I saw an article recently. Scientist found out that sparrows in Russia are becoming obese. They've learned that if they hang out around fast food restaurants people will feed them. This photo was made near a Macdonald's restaurant in my hometown. Me and my friend were feeding sparrows with fry's.
I don't talk to that friend anymore, I don't feed sparrows with fry's, there's no Macdonald's in Russia anymore and I haven't visited my hometown for almost three years. I guess I wasn't even in love, I was just lonely.

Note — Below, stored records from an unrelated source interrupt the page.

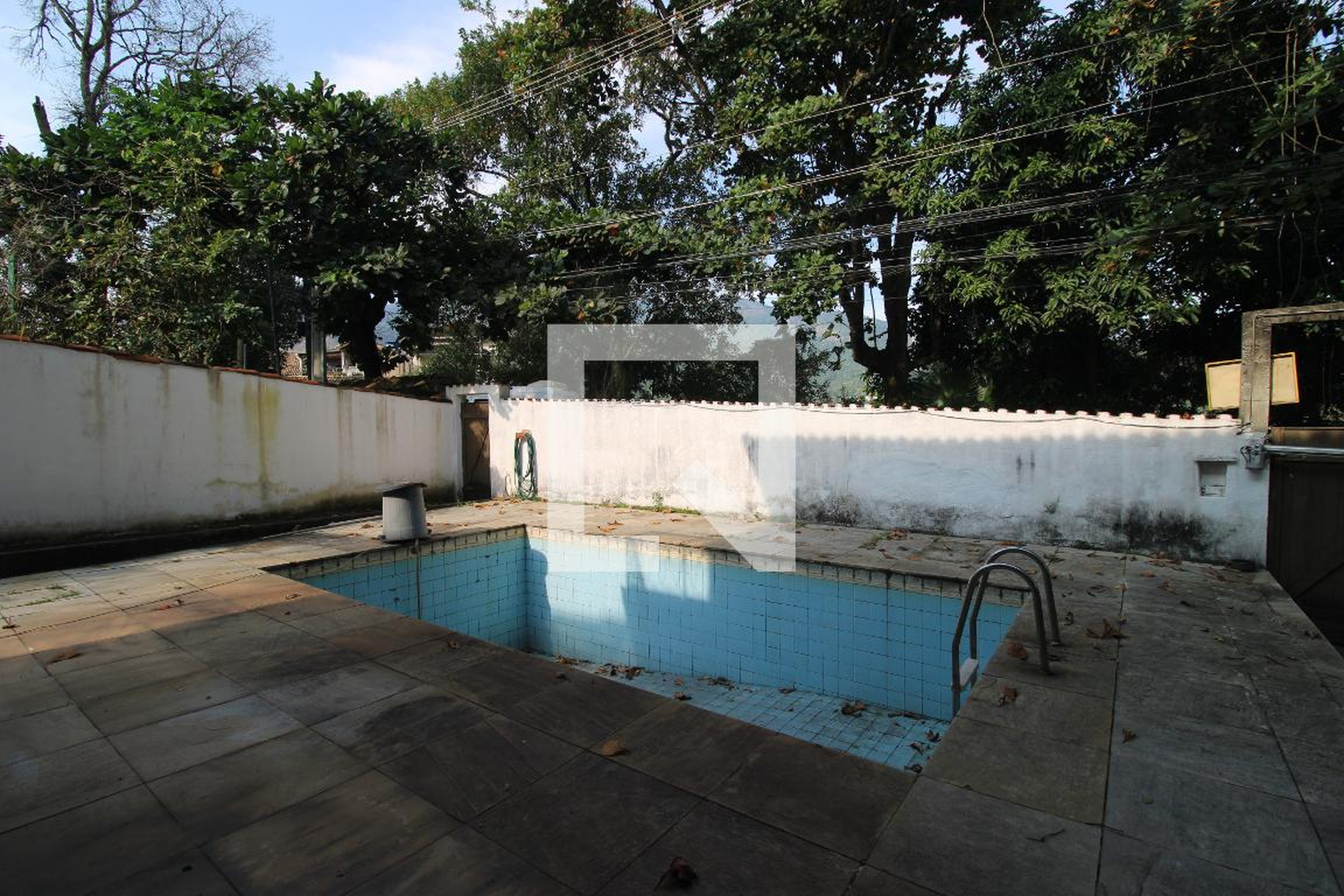 Piscina - Jardim Clarice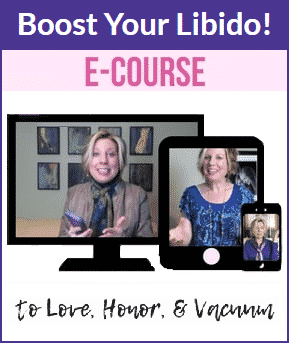 Boost Your Libido E-Course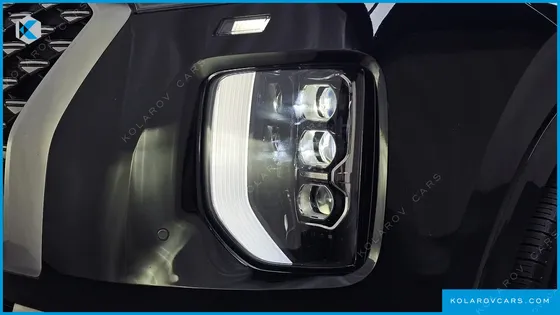 HYUNDAI PALISADE GASOLINE 3.8 2WD
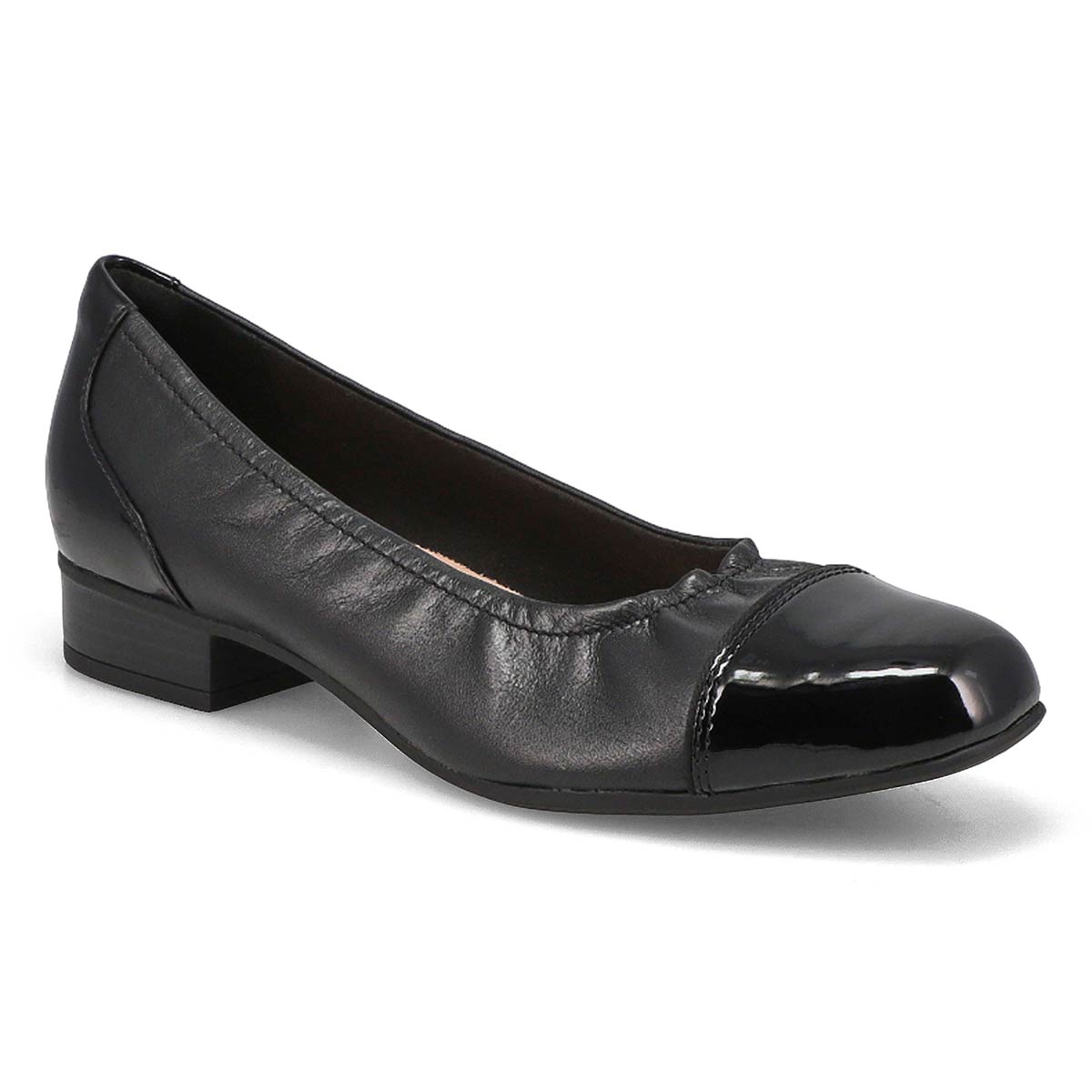 Chaussure habillée JULIET STEP, noir, femmes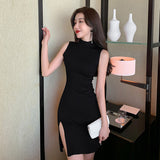 Women Dresses Elegant Fashion Sexy Dress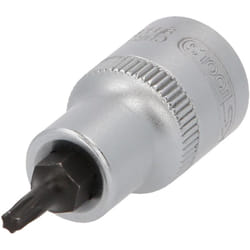 Bussola 1/2' Torx, corta, T20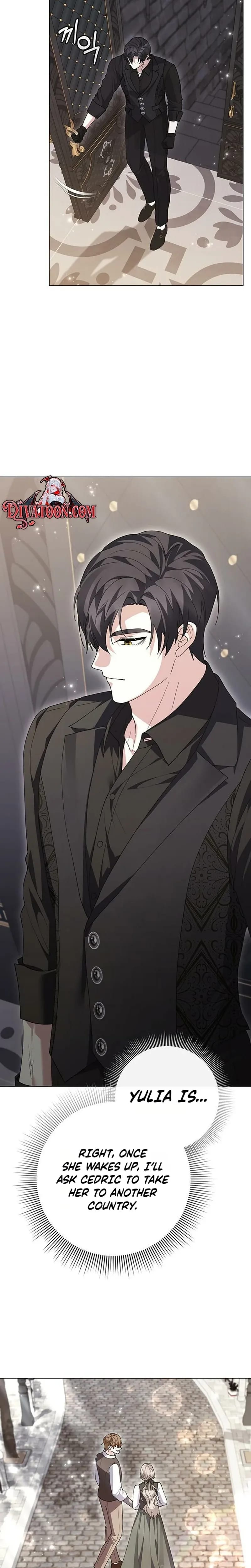 I Will Disappear For You, Your Grace the Grand Duke Uncensored, chapter 66, page 20 of 36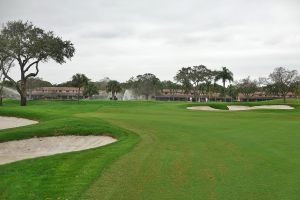 PGA National (Champion) 4th Approach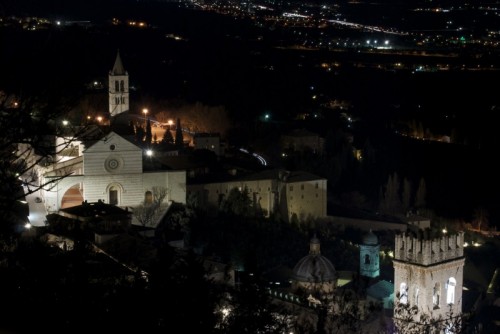 Assisi - S. Chiara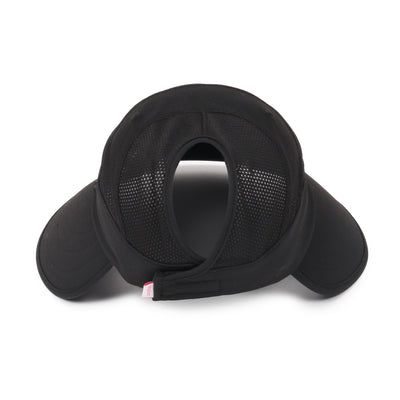Breeze Max Wide Brim Ponyflo Sunblocker®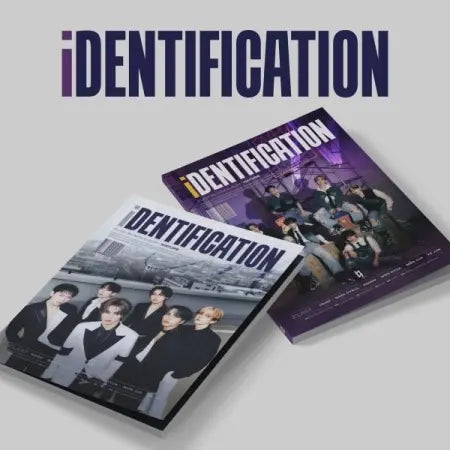E’LAST Mini Album Vol. 4 – iDENTIFICATION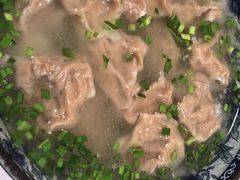 -老新隆牛肉锅贴(新街口店)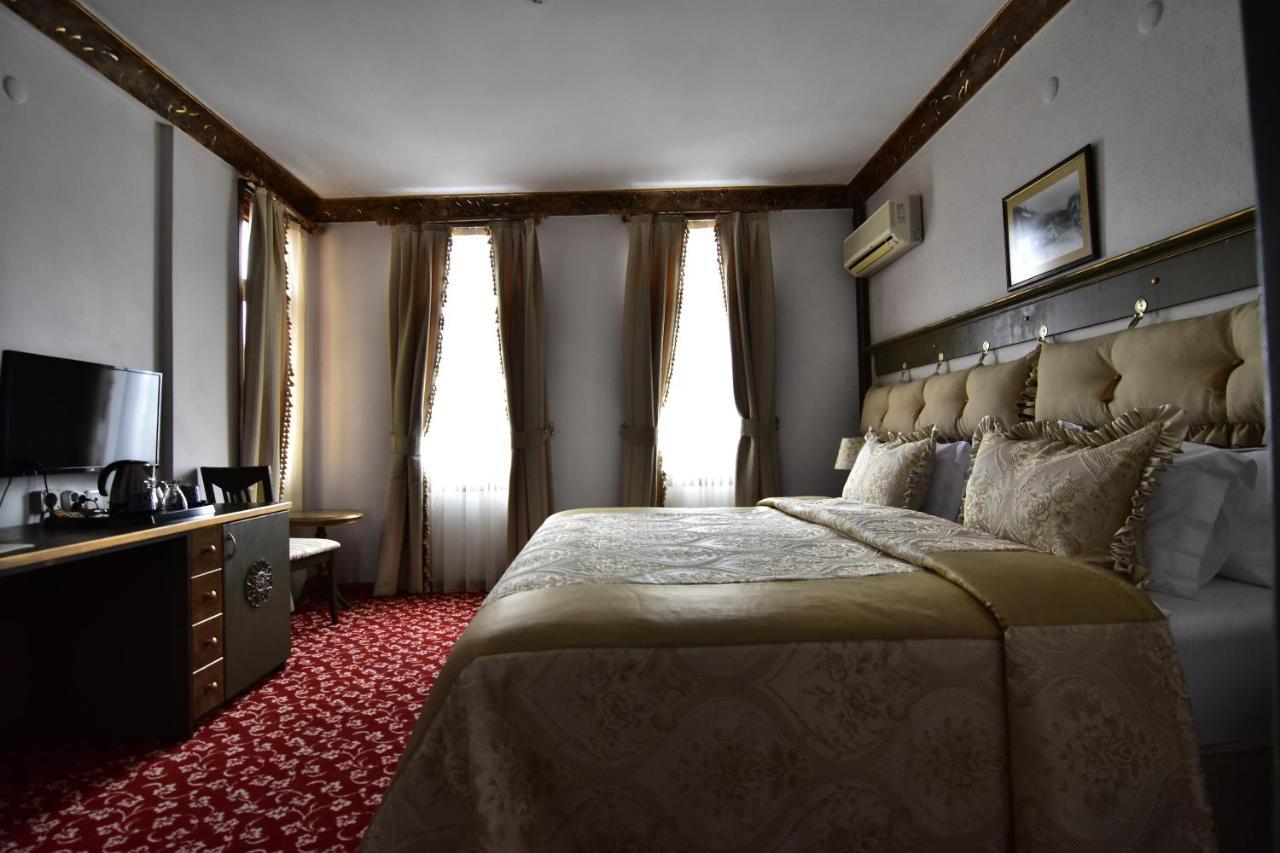 Safran Hotel Бурса Екстериор снимка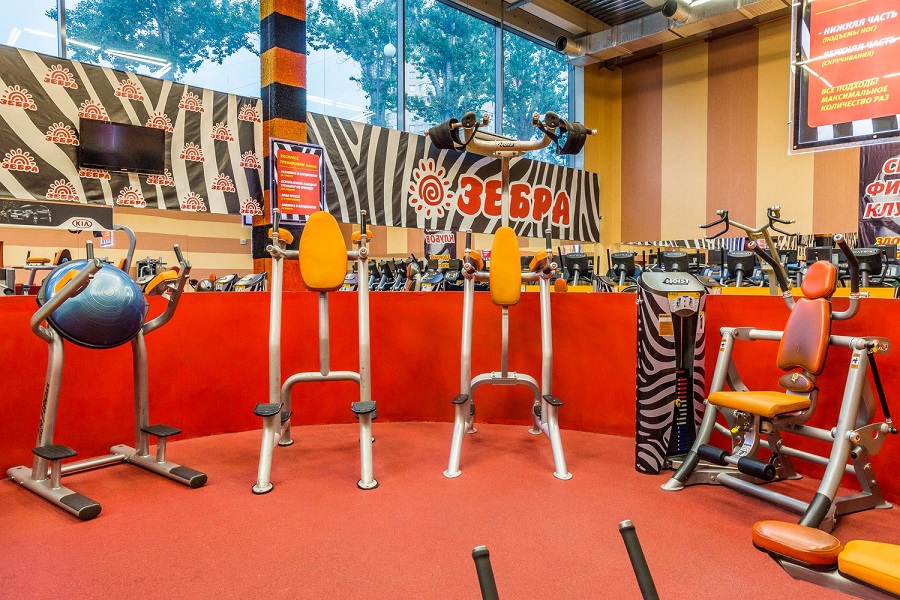 Зебра, м. Речной вокзал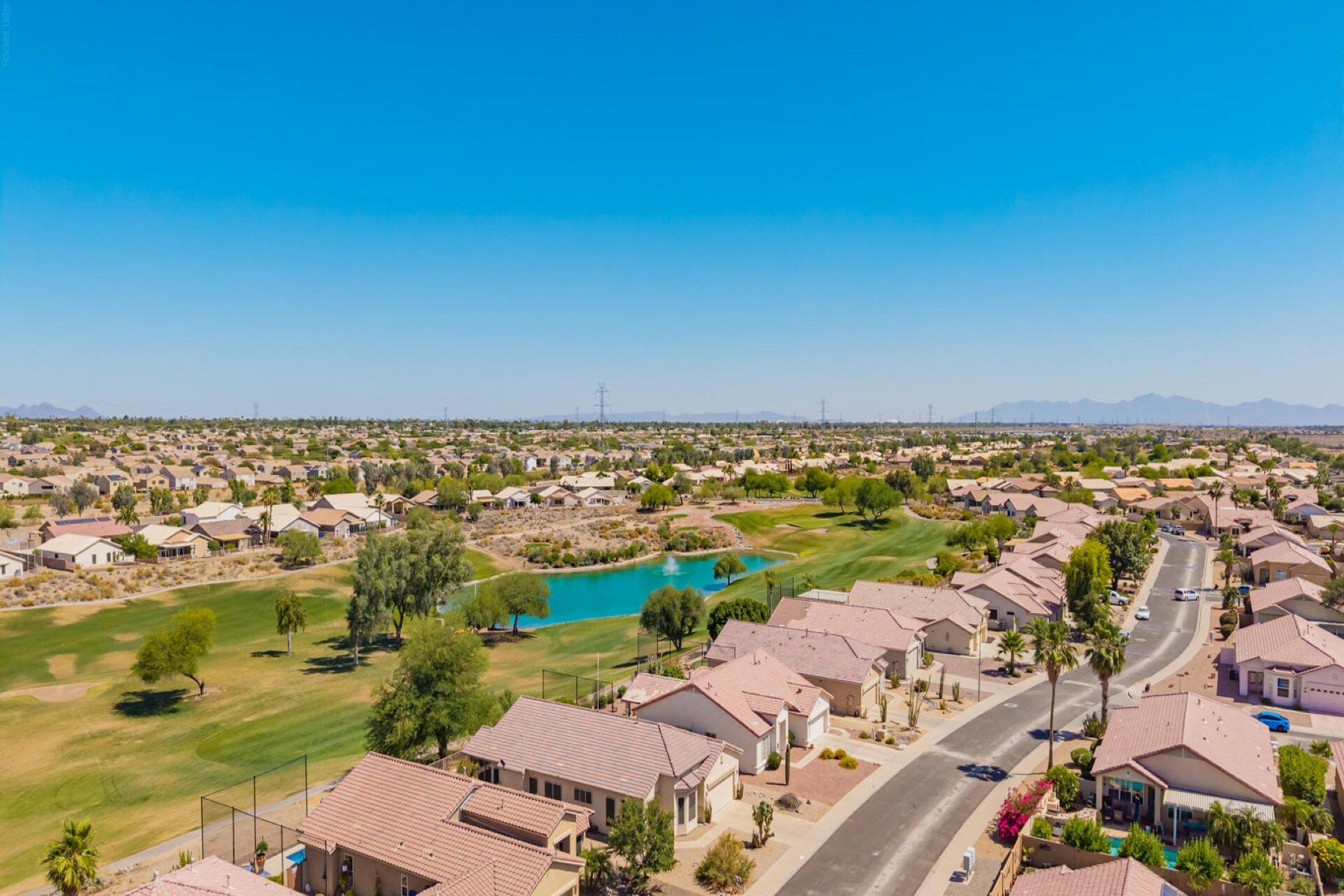  18563 N 116th Drive  Surprise, AZ - 物件實景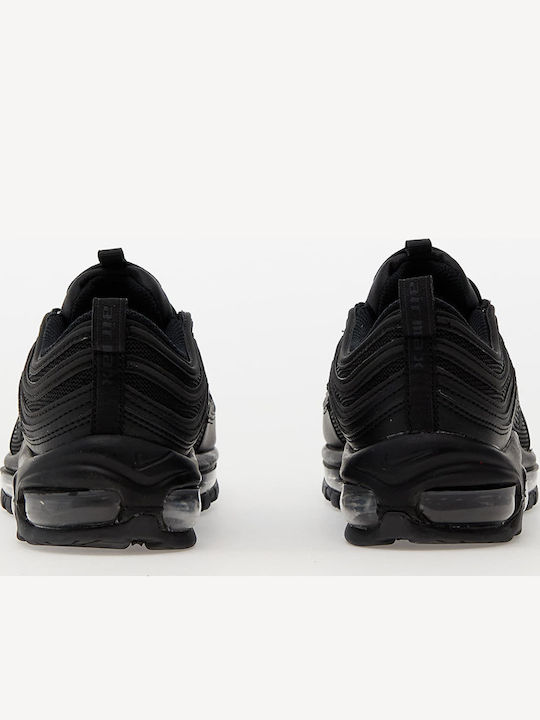 Air Max 97 Γυναικεία Sneakers Μαύρα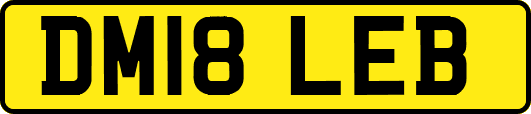 DM18LEB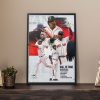 David Ortiz Hall Of Fame Class Of 2022 Canvas Poster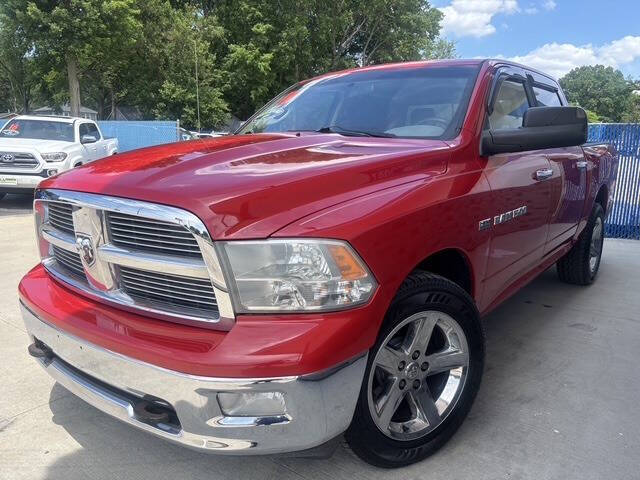 2011 RAM 1500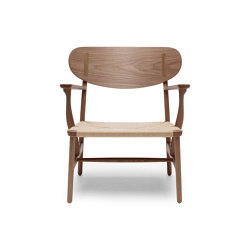 CH22 | Lounge Chair | Chairs | Carl Hansen & Søn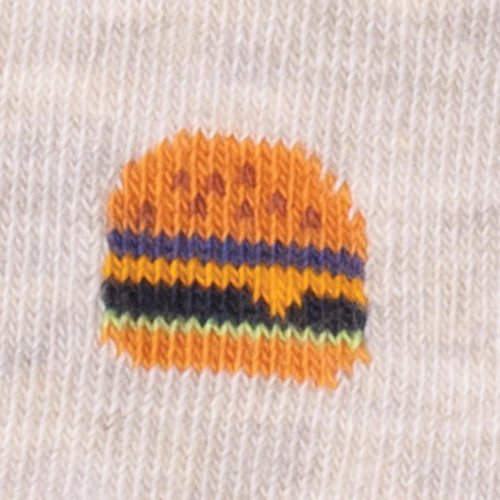 Cabaia Chaussettes Yummy gul
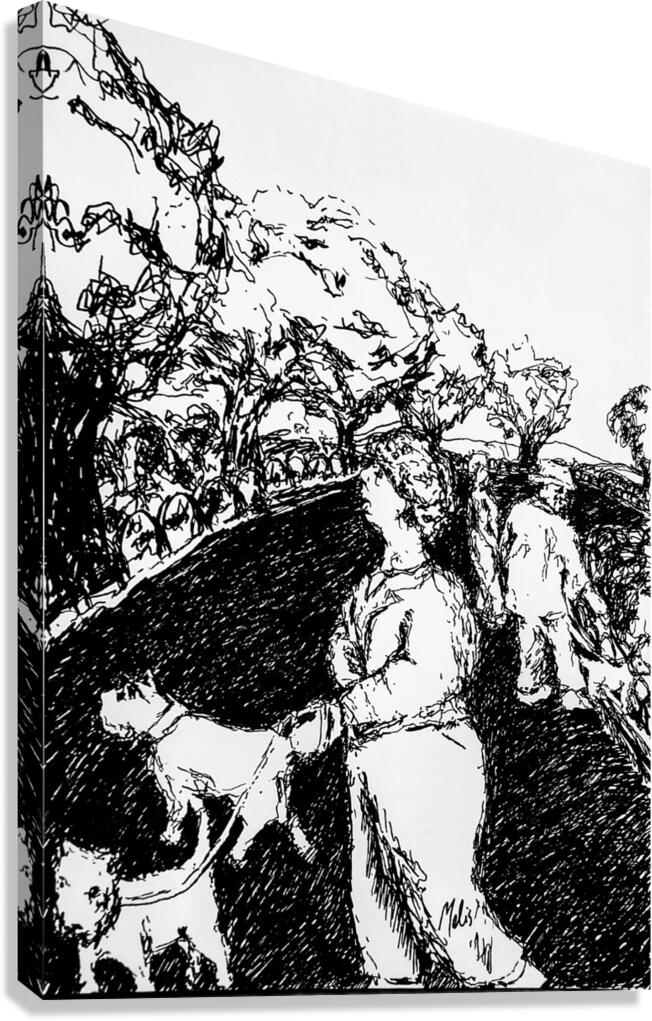 20231113 114933 3 Canvas Print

I still love this pic. Very much. I will take it with me through everything. And after even more years and more changes I will look at it and remember what life used to feel like.
13.05.2021
Actually, I was in love with two people, and second one is my partner now. And I always loved him like a sibling, a best friend, a soulmate, and I wanted to care about him and to help him with everything. I was in a friendzone but I stayed persistent. It's not something an adult person respecting others bondaries should do and I'm not saying that's a good idea. I'm just saying it worked out for us.
12.03.2021
Oh, we are in the beggining of my "collagist career". I was homesick like crazy. I was talking about missing my home, my friends, my town. The food and the wind. New city felt wrong, even the weather was weird. I remember going out one day and suddenly feeling like home. Turned out it was just windy that day. I wish I could go back, I loved living there.
11.03.2021
I had a nightmare. I had a lot of them. Usualy I have nightmares about school or some form of an apocalipse. The insect ones are the worst. If one day I forget what it felt like when I was 18 years old, this picture will remind me. Yeah, a centipede in my mouth. That's pretty accurate.
07.03.2021
I was so proud of this one. It has a character. Do I even need to explain what I've put in it?
06.03.2021
I consider this one of my best works. It's not someone's quote, I didn't hear this phrase in a song, nothing like that. If you are an artistic person you must know this feeling: words are already there, and you have found them. You don't create it, you are a messenger between the universum and the world of humans.
05.03.2021
I'm not sure about this memory, but I think I just woke up with this. This is actually the second collage in this collection. There were other work, I exsisted before 2021, I just wasn't making collages on my laptop.
01.03.2021
Bo Burnham was one of the first creators who changed the world for me. As I was growing up, rewatching his shows and improving my english I was opening even more meanings. It's not really a surprise it's the first collage in this collection. That's when I started doing them as a hobby and I haven't stopped since. I should probably go make another one.
That's the end of this collection of collages. Thank you for walking this road with me.
I know I can be a little to much. I stopped going out, stopped talking to people, stopped making friends and I barely count as a human being. My hobbies allow me to expirience life. In a diffirent way, but a real one. And I'm sick of not being able to share my life with people. There is no end to this thought.